_Explorer le texte_.
A – D'après le résumé, où Sykes s'arrête-t-il brièvement avant d'arriver dans la ville voisine ?
B – Veuillez mettre à jour le résumé en recopiant tout le passage allant de « Le marshall fédéral » jusqu'à « reprend la traque... », et en remplaçant « Renard Gris » par « Loup Gris ».

Le marshall fédéral Sykes est sur la trace d'une bande de hors-la-loi qui pillent, violent, tuent et détruisent tout sur leur passage. Après une brève halte à la ferme des Starret, où vivent une veuve et son jeune fils - sur lequel il fait forte impression -, il arrive dans la ville voisine en quête d'informations sur les bandits qu'il poursuit. C'est là que, le lendemain, le retrouve Jim, qui a miraculeusement réussi à échapper aux malfaiteurs qui ont violé et tué sa mère la veille au soir, quelques heures seulement après son passage. Accompagné de son fidèle second gun O'Malley, de l'Indien Renard Gris et - peu après - du jeune garçon, Sykes reprend la traque...

_Données à examiner_.

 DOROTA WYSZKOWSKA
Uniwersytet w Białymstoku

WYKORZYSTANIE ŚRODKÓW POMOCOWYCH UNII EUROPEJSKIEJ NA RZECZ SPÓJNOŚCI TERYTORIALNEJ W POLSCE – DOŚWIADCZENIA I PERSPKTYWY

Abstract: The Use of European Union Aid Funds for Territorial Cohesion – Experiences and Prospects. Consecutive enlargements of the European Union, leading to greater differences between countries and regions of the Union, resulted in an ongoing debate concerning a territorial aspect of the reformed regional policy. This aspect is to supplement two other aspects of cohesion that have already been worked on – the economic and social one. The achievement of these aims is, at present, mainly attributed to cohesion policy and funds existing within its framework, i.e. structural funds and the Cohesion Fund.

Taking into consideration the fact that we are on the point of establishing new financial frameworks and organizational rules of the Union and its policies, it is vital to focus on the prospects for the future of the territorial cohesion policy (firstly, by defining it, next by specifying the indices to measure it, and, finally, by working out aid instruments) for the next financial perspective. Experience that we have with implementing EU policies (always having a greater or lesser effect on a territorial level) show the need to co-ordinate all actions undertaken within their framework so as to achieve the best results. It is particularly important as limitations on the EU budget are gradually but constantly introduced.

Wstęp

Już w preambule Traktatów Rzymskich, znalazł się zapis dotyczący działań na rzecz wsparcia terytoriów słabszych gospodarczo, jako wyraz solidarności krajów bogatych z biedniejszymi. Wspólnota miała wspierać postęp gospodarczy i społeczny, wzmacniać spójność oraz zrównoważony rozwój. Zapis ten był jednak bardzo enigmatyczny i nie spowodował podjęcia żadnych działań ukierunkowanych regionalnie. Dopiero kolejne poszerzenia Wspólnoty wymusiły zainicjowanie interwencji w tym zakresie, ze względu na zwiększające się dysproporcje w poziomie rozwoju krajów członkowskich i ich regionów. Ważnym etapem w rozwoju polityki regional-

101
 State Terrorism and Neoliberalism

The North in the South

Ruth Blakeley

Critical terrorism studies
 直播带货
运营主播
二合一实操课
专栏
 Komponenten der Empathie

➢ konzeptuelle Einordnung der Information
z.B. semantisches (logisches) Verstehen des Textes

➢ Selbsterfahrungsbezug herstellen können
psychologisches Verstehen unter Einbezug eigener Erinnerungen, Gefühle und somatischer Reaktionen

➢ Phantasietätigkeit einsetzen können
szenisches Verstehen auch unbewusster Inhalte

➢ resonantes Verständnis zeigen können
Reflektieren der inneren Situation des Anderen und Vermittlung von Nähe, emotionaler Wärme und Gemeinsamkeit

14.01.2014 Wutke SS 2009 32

_Réponses par numéro_.
A – À la ferme des Starret.

B –
Le marshall fédéral Sykes est sur la trace d'une bande de hors-la-loi qui pillent, violent, tuent et détruisent tout sur leur passage. Après une brève halte à la ferme des Starret, où vivent une veuve et son jeune fils - sur lequel il fait forte impression -, il arrive dans la ville voisine en quête d'informations sur les bandits qu'il poursuit. C'est là que, le lendemain, le retrouve Jim, qui a miraculeusement réussi à échapper aux malfaiteurs qui ont violé et tué sa mère la veille au soir, quelques heures seulement après son passage. Accompagné de son fidèle second gun O'Malley, de l'Indien Loup Gris et - peu après - du jeune garçon, Sykes reprend la traque...